*Directions for this task*:
Copy all of the records below word for word, leaving out the pictures.

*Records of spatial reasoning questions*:

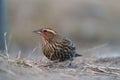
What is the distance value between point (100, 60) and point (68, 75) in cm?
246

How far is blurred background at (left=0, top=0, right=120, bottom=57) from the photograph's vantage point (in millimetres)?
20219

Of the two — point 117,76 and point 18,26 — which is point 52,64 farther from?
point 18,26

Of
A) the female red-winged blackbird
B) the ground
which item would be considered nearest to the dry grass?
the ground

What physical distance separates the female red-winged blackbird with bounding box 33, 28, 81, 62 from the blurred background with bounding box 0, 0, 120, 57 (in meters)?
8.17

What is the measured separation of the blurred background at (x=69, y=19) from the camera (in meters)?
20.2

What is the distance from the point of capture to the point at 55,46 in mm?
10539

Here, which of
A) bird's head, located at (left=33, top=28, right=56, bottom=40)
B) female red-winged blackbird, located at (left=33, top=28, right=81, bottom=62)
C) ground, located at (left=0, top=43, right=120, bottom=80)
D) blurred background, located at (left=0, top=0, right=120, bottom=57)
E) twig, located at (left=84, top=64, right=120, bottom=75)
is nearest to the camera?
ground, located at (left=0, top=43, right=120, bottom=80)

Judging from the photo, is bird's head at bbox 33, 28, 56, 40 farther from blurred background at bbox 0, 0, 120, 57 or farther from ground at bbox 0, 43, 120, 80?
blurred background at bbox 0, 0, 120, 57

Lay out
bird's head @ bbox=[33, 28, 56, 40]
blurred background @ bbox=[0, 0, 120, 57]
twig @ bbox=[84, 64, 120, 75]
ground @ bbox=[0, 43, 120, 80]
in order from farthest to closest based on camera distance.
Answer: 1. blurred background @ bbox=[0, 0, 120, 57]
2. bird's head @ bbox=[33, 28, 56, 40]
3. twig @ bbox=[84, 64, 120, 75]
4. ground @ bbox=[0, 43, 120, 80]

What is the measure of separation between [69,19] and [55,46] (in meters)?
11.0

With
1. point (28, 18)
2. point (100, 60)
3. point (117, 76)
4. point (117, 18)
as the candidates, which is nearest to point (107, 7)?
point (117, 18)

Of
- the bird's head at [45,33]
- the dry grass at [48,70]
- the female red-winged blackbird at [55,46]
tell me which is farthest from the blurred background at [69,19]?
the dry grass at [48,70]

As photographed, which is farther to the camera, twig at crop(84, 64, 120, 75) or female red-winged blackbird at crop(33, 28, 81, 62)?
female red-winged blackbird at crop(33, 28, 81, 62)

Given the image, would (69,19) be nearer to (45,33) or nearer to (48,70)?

*Solution*:
What is the distance value between point (100, 60) and point (68, 75) in cm?
246

How far is blurred background at (left=0, top=0, right=120, bottom=57) from the photograph's vantage point (in millimetres)?
20219

Of the two — point 117,76 and point 18,26 — which is point 52,64 farther from?
point 18,26

Of
A) the female red-winged blackbird
B) the ground
which item would be considered nearest to the dry grass?
the ground

What physical distance separates the female red-winged blackbird with bounding box 33, 28, 81, 62 from the blurred background with bounding box 0, 0, 120, 57 (in meters)?
8.17

What is the measured separation of the blurred background at (x=69, y=19) from the camera (in meters)?
20.2

What is the distance from the point of capture to the point at 55,46 in mm?
10539

Here, which of
A) bird's head, located at (left=33, top=28, right=56, bottom=40)
B) female red-winged blackbird, located at (left=33, top=28, right=81, bottom=62)
C) ground, located at (left=0, top=43, right=120, bottom=80)
D) blurred background, located at (left=0, top=0, right=120, bottom=57)
E) twig, located at (left=84, top=64, right=120, bottom=75)
is nearest to the camera?
ground, located at (left=0, top=43, right=120, bottom=80)

Judging from the photo, is bird's head at bbox 33, 28, 56, 40 farther from blurred background at bbox 0, 0, 120, 57 or farther from ground at bbox 0, 43, 120, 80?
blurred background at bbox 0, 0, 120, 57

Lay out
bird's head @ bbox=[33, 28, 56, 40]
blurred background @ bbox=[0, 0, 120, 57]
twig @ bbox=[84, 64, 120, 75]
ground @ bbox=[0, 43, 120, 80]
in order from farthest to closest based on camera distance.
Answer: 1. blurred background @ bbox=[0, 0, 120, 57]
2. bird's head @ bbox=[33, 28, 56, 40]
3. twig @ bbox=[84, 64, 120, 75]
4. ground @ bbox=[0, 43, 120, 80]

What is the measure of separation between [69,19] and [55,46] (in meters)?
11.0

With
1. point (28, 18)
2. point (100, 60)
3. point (117, 76)
4. point (117, 18)
as the candidates, which is nearest to point (107, 7)?
point (117, 18)

Of
- the bird's head at [45,33]
- the dry grass at [48,70]
- the female red-winged blackbird at [55,46]
tell me which is farthest from the blurred background at [69,19]?
the dry grass at [48,70]

As photographed, which is farther to the camera, twig at crop(84, 64, 120, 75) or female red-winged blackbird at crop(33, 28, 81, 62)?
female red-winged blackbird at crop(33, 28, 81, 62)

Given the image, would (69,19) be nearer to (45,33) or nearer to (48,70)?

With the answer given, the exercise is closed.